Before I could ask Lavine to elaborate he left the country. He's a man of mystery, and a listserve that connects Medill graduates has gone wild debating his appointment. "I would be extremely dismayed to see Medill's primary focus shift to marketing, but I am confident that our students, faculty and alums will never let that happen," one alum commented. Another wrote, "Seems to me Medill is just going where the money is. What kind of alum donations do you think roll in from reporters vs. advertising and communications consultants?" A recent grad who went into marketing sounded squeamish nonetheless: "I always saw Medill as a place of independent thought and old-school journalistic ideals and this is definitely not a return to its roots."

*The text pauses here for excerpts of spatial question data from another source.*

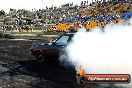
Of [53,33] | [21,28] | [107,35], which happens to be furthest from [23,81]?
[21,28]

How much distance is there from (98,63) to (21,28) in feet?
117

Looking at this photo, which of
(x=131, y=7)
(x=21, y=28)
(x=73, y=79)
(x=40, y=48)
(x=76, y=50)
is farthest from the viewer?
(x=131, y=7)

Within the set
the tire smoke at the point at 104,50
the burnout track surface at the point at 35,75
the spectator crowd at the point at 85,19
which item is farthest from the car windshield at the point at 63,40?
the spectator crowd at the point at 85,19

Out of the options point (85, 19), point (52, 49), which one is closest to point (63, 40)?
point (52, 49)

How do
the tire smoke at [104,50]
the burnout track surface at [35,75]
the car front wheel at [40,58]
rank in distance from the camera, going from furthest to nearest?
the car front wheel at [40,58] → the tire smoke at [104,50] → the burnout track surface at [35,75]

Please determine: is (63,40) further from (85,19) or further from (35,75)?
(85,19)

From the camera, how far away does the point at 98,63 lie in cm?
1169

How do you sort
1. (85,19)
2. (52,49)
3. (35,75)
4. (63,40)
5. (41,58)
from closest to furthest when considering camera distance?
1. (35,75)
2. (52,49)
3. (63,40)
4. (41,58)
5. (85,19)

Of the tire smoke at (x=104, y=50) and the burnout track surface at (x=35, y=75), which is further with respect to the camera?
the tire smoke at (x=104, y=50)

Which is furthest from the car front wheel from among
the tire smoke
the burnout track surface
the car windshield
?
the tire smoke

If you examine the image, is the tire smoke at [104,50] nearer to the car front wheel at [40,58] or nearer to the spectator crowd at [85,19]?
the car front wheel at [40,58]

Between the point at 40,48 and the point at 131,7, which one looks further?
the point at 131,7

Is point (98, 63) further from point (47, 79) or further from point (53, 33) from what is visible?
point (53, 33)

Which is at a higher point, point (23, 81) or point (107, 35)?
point (107, 35)
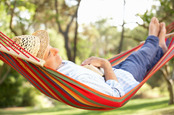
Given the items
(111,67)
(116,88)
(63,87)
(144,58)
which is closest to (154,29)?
(144,58)

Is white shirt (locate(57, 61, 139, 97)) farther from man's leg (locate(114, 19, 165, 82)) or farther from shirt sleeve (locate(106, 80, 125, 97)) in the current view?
man's leg (locate(114, 19, 165, 82))

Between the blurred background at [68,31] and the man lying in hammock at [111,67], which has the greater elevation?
the man lying in hammock at [111,67]

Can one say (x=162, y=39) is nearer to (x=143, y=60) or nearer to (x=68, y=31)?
(x=143, y=60)

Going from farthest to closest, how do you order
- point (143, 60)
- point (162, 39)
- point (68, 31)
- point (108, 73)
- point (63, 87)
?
1. point (68, 31)
2. point (162, 39)
3. point (143, 60)
4. point (108, 73)
5. point (63, 87)

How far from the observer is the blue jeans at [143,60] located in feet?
6.44

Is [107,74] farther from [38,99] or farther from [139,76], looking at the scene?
[38,99]

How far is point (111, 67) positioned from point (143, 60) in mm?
416

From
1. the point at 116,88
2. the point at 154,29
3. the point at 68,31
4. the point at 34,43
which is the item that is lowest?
the point at 68,31

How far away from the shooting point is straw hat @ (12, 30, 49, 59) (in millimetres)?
1479

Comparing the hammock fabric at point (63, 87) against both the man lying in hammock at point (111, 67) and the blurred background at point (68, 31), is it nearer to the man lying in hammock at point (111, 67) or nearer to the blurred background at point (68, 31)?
the man lying in hammock at point (111, 67)

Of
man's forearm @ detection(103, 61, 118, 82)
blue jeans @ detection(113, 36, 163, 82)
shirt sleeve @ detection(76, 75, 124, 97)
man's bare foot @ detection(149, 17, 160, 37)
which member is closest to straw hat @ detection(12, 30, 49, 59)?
shirt sleeve @ detection(76, 75, 124, 97)

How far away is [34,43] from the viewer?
1.52m

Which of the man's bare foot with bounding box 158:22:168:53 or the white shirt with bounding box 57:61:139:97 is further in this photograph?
the man's bare foot with bounding box 158:22:168:53

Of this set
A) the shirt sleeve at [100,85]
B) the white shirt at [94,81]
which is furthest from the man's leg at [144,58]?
the shirt sleeve at [100,85]
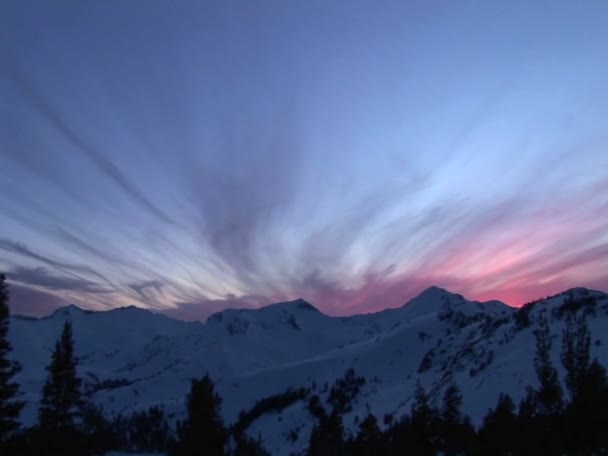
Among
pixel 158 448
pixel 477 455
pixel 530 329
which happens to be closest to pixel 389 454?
pixel 477 455

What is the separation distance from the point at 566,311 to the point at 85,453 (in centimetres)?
15330

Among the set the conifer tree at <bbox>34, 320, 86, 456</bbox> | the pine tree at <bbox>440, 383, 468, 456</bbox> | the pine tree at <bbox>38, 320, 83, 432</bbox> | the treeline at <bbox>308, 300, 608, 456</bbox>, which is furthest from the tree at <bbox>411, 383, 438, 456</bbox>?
the pine tree at <bbox>38, 320, 83, 432</bbox>

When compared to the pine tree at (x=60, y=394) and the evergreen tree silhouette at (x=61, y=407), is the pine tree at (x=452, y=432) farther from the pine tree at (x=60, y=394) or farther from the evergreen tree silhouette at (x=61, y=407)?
the pine tree at (x=60, y=394)

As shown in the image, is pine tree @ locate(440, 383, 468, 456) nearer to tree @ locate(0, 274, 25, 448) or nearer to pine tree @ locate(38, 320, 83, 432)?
pine tree @ locate(38, 320, 83, 432)

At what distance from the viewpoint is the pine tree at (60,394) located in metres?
28.4

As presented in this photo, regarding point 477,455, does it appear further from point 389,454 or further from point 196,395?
point 196,395

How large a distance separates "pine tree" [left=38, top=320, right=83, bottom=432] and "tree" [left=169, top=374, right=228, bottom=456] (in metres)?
5.63

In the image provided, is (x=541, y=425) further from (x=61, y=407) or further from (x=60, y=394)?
(x=60, y=394)

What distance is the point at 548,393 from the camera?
44594mm

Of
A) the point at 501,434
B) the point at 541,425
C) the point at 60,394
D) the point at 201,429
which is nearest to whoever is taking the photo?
the point at 60,394

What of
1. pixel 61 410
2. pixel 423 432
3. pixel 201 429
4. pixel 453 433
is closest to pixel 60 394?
pixel 61 410

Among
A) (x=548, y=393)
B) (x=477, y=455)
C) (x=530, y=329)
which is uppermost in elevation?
(x=530, y=329)

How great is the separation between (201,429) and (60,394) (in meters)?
7.51

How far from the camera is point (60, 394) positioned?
94.6ft
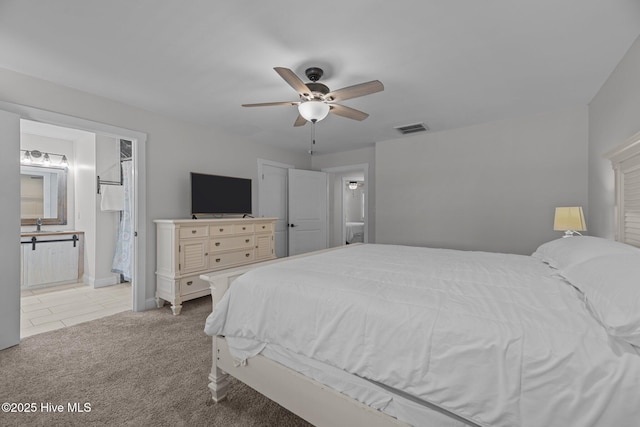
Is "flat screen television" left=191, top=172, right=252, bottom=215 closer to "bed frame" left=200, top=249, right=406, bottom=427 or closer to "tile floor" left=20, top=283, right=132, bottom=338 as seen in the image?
"tile floor" left=20, top=283, right=132, bottom=338

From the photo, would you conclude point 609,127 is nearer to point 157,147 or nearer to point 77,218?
point 157,147

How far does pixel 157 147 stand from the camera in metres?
3.33

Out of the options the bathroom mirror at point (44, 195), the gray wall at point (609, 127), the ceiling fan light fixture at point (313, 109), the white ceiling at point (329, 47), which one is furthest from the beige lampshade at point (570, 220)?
the bathroom mirror at point (44, 195)

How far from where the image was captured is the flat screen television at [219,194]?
3545 millimetres

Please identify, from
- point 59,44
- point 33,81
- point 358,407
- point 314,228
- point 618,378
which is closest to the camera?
point 618,378

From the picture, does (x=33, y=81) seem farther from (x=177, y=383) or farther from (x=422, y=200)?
(x=422, y=200)

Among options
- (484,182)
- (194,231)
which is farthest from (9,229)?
(484,182)

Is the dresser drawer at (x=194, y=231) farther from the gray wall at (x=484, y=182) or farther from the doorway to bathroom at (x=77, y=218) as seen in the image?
the gray wall at (x=484, y=182)

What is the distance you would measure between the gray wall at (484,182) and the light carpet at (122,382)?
10.7 ft

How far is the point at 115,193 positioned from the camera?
164 inches

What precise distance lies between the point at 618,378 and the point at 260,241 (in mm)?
3630

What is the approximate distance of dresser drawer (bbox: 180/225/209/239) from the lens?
3.10 metres

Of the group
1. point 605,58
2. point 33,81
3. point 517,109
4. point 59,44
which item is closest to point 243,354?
point 59,44

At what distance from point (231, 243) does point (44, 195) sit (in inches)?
131
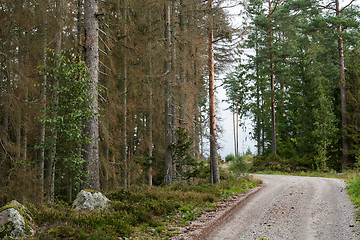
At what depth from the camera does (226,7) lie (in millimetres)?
14180

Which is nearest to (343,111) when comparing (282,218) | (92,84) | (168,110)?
(168,110)

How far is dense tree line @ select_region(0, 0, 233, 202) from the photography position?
8.40 meters

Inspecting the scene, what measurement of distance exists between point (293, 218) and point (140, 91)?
32.9ft

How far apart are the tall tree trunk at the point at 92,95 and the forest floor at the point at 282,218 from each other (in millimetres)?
3409

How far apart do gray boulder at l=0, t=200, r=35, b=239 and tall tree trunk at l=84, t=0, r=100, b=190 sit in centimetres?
290

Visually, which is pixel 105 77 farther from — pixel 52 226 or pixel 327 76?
pixel 327 76

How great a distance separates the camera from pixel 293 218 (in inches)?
328

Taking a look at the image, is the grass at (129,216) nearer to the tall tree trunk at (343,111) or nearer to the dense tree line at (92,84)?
the dense tree line at (92,84)

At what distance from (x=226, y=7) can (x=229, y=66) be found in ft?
10.8

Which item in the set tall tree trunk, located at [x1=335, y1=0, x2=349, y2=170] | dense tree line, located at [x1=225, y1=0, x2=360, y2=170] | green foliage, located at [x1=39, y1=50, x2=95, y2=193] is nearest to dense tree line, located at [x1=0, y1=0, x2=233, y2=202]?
green foliage, located at [x1=39, y1=50, x2=95, y2=193]

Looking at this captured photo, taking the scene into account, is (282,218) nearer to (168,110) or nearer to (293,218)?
Result: (293,218)

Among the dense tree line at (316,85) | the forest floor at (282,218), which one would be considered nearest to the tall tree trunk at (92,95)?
the forest floor at (282,218)

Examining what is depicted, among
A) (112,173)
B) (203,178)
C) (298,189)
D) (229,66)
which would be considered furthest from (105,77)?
(298,189)

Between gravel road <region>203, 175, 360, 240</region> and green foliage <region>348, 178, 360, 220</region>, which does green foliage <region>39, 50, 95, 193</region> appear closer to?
gravel road <region>203, 175, 360, 240</region>
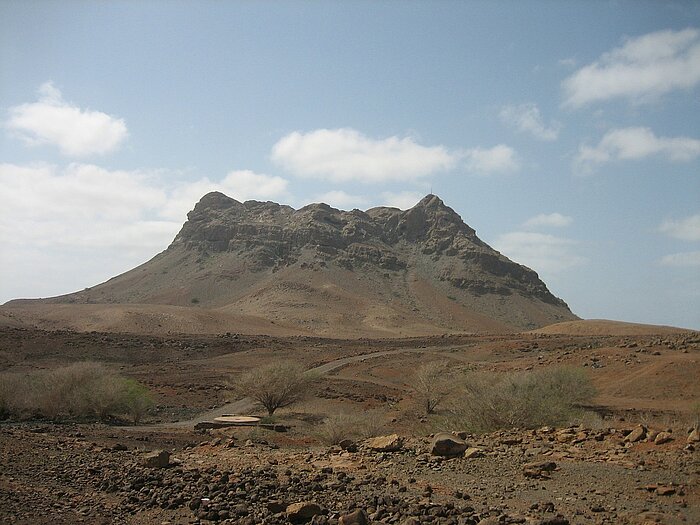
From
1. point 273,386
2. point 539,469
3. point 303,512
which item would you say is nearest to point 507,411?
point 539,469

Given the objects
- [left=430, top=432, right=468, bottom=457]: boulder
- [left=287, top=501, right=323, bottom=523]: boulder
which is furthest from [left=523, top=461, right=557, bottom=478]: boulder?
[left=287, top=501, right=323, bottom=523]: boulder

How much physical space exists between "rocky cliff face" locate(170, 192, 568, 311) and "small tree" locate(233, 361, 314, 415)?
3922 inches

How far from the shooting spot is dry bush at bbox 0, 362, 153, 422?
2567cm

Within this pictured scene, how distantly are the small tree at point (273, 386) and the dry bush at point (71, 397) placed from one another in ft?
17.3

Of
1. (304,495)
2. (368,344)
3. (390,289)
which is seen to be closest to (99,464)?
(304,495)

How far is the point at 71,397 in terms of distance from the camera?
26.1 m

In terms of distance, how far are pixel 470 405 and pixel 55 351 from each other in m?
44.4

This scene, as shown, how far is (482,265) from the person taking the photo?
14150 centimetres

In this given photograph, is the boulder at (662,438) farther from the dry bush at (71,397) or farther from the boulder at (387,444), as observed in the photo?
the dry bush at (71,397)

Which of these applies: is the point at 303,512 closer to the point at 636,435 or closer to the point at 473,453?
the point at 473,453

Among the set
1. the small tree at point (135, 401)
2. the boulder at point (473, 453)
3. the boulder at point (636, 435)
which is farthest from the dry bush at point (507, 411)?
the small tree at point (135, 401)

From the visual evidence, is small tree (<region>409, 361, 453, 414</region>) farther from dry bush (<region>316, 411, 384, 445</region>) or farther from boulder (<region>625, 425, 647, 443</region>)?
boulder (<region>625, 425, 647, 443</region>)

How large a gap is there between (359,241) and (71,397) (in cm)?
12354

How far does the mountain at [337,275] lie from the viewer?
10662cm
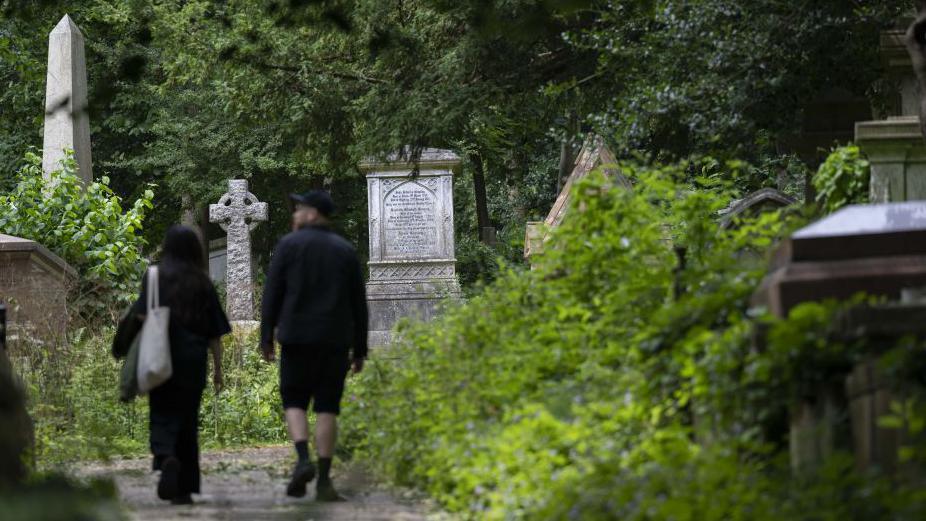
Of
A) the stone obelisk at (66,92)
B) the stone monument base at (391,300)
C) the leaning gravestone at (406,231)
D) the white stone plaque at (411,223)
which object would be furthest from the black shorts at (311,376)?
the white stone plaque at (411,223)

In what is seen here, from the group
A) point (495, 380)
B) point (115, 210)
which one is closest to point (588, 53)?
point (115, 210)

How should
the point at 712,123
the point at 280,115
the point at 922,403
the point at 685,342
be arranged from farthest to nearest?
1. the point at 280,115
2. the point at 712,123
3. the point at 685,342
4. the point at 922,403

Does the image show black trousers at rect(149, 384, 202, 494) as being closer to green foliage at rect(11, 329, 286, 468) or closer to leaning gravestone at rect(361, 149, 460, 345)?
green foliage at rect(11, 329, 286, 468)

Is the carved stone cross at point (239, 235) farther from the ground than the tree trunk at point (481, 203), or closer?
closer

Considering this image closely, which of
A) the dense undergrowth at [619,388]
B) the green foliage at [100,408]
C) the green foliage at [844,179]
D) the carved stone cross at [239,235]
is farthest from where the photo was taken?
the carved stone cross at [239,235]

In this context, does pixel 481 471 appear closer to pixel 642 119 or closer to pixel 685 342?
pixel 685 342

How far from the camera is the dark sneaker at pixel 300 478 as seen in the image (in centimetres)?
946

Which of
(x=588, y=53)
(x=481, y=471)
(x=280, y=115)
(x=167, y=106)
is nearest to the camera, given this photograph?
(x=481, y=471)

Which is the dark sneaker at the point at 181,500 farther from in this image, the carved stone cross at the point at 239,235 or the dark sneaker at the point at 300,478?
the carved stone cross at the point at 239,235

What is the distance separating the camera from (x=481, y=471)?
7.78m

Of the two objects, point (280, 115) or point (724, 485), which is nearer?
point (724, 485)

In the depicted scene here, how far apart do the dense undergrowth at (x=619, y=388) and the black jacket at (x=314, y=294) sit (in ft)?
2.33

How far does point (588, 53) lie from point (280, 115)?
4309 mm

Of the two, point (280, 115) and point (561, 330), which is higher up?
point (280, 115)
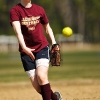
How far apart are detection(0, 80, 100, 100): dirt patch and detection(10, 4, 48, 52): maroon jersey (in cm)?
198

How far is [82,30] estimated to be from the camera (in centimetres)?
6875

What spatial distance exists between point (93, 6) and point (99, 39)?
50.0ft

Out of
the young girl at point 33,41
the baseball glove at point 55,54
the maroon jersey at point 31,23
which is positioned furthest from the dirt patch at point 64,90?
the maroon jersey at point 31,23

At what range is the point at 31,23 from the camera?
749 cm

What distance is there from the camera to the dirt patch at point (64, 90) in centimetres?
956

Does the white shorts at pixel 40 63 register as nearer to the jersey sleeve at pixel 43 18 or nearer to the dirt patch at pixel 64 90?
the jersey sleeve at pixel 43 18

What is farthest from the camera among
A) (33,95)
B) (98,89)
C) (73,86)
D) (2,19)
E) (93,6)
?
(2,19)

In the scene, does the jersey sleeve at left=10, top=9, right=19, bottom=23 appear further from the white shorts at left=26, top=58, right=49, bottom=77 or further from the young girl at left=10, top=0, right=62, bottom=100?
the white shorts at left=26, top=58, right=49, bottom=77

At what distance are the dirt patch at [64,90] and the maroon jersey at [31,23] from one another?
1.98 metres

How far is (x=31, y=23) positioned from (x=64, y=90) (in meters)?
3.80

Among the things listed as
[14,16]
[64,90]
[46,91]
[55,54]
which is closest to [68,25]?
[64,90]

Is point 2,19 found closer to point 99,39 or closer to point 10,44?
point 10,44

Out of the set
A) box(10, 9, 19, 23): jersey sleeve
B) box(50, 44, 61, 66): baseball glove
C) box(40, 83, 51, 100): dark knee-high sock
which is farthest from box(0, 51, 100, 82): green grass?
box(10, 9, 19, 23): jersey sleeve

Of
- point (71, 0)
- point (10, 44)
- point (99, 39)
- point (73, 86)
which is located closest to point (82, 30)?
point (99, 39)
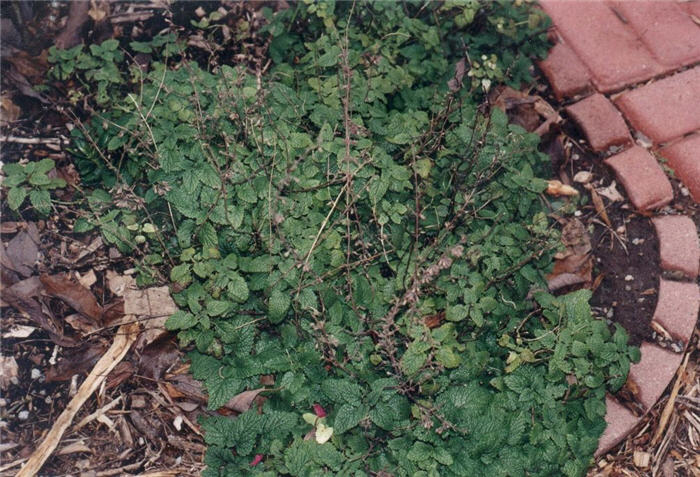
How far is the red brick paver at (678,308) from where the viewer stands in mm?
2691

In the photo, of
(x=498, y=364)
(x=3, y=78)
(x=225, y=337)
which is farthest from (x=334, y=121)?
(x=3, y=78)

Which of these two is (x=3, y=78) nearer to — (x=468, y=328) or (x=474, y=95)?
(x=474, y=95)

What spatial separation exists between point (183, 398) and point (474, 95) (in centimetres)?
190

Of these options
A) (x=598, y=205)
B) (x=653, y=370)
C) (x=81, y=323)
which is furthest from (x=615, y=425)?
(x=81, y=323)

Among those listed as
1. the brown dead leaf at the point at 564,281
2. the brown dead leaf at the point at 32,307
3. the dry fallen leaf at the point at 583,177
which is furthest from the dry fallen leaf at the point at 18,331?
the dry fallen leaf at the point at 583,177

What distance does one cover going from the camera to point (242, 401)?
247cm

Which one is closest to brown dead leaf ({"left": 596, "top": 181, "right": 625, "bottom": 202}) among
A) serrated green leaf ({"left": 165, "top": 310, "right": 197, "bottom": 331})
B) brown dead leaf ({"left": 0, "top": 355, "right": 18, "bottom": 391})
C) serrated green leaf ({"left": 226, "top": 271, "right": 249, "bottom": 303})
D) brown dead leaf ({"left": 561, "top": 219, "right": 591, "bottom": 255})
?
brown dead leaf ({"left": 561, "top": 219, "right": 591, "bottom": 255})

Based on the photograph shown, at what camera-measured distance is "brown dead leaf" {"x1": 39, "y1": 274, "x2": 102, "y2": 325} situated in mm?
2650

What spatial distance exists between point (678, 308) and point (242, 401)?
1865mm

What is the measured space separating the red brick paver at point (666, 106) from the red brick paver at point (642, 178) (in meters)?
0.16

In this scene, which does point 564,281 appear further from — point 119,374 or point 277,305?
point 119,374

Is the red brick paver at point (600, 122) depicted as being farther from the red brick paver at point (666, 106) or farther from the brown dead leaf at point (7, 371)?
the brown dead leaf at point (7, 371)

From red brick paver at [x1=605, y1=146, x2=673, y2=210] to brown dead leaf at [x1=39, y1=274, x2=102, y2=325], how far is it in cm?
242

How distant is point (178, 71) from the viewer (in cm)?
287
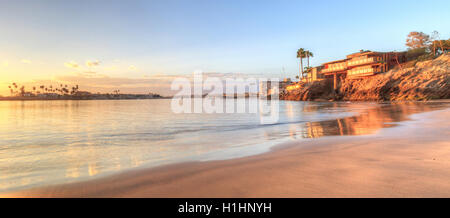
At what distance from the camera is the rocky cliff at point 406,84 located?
41.6 m

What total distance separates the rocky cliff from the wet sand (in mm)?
47946

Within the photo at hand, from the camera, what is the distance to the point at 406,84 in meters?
45.8

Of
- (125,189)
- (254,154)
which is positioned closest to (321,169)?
(254,154)

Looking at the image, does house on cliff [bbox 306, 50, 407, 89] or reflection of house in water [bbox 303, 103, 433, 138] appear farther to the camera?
house on cliff [bbox 306, 50, 407, 89]

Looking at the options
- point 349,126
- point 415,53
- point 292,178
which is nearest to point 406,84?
point 415,53

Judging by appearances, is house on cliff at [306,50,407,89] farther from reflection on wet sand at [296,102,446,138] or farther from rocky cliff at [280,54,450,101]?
reflection on wet sand at [296,102,446,138]

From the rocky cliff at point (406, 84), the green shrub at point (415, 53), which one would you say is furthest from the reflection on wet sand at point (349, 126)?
the green shrub at point (415, 53)

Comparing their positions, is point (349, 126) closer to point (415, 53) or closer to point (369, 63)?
point (369, 63)

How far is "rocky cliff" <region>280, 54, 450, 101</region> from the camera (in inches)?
1637

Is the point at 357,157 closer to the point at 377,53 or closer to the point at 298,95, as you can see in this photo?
the point at 377,53

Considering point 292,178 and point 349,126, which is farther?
point 349,126

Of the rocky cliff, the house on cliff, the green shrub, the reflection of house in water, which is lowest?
the reflection of house in water

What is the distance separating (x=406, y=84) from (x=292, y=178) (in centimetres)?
5441

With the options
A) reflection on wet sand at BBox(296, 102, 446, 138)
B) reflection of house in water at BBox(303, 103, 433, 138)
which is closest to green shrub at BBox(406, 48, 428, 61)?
reflection on wet sand at BBox(296, 102, 446, 138)
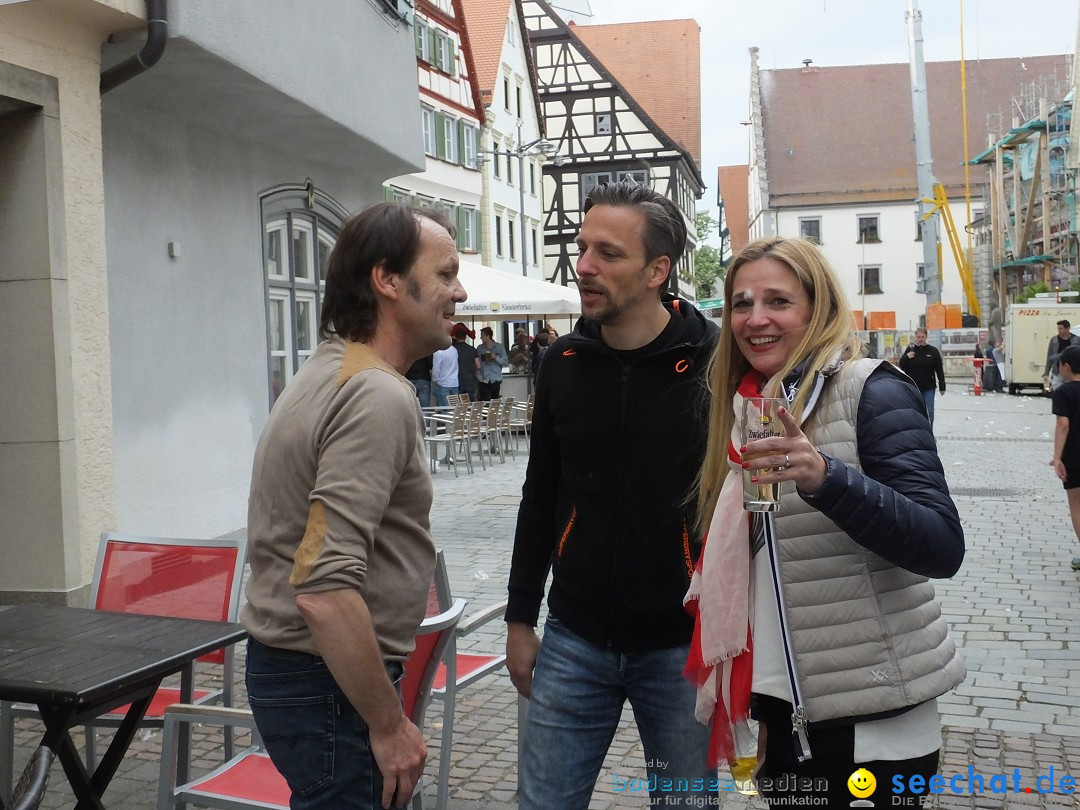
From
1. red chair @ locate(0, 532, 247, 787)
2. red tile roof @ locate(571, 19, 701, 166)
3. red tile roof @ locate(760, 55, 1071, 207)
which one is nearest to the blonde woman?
red chair @ locate(0, 532, 247, 787)

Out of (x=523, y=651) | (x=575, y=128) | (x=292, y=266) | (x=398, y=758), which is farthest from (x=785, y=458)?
(x=575, y=128)

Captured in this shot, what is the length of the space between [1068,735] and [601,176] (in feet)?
148

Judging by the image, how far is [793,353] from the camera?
248 centimetres

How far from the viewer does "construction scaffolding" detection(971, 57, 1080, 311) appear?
155 ft

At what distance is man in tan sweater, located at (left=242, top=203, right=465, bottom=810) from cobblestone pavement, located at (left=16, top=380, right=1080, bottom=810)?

Other alums argued that it's not a bad thing to teach the business of journalism along with the profession of journalism. A professor I talked to said he believes Lavine wants Medill "to think about itself from the ground up, but I wasn't interpreting what he was saying as throwing the baby out with the bathwater." Lavine's appointment was announced to the Medill faculty by NU president Henry Bienen and provost Lawrence Dumas, who left some professors with the impression that they believe Medill's reputation has slipped and they intend to restore it in the only way some academics understand--more and better research. Lavine told the faculty he'd try to lighten their teaching loads so they'd have more time to do it.

"I can't in all honesty say that research is anything approximating Medill's strength," said the same professor. "We have always produced journalists who hit the ground running." No wonder alumni sound happier with Medill than the scholars do.

News Bite

A year ago Richard Cahan and his collaborators Michael Williams and Neal Samors brought out a terrific picture book, Real Chicago: Photographs From the Files of the Chicago Sun-Times--the Sun-Times being where Cahan was picture editor until he left to run the Chicago in the Year 2000 project. Now Cahan, Williams, and Samors are back with Real Chicago Sports, more photos from the same files going back to 1930.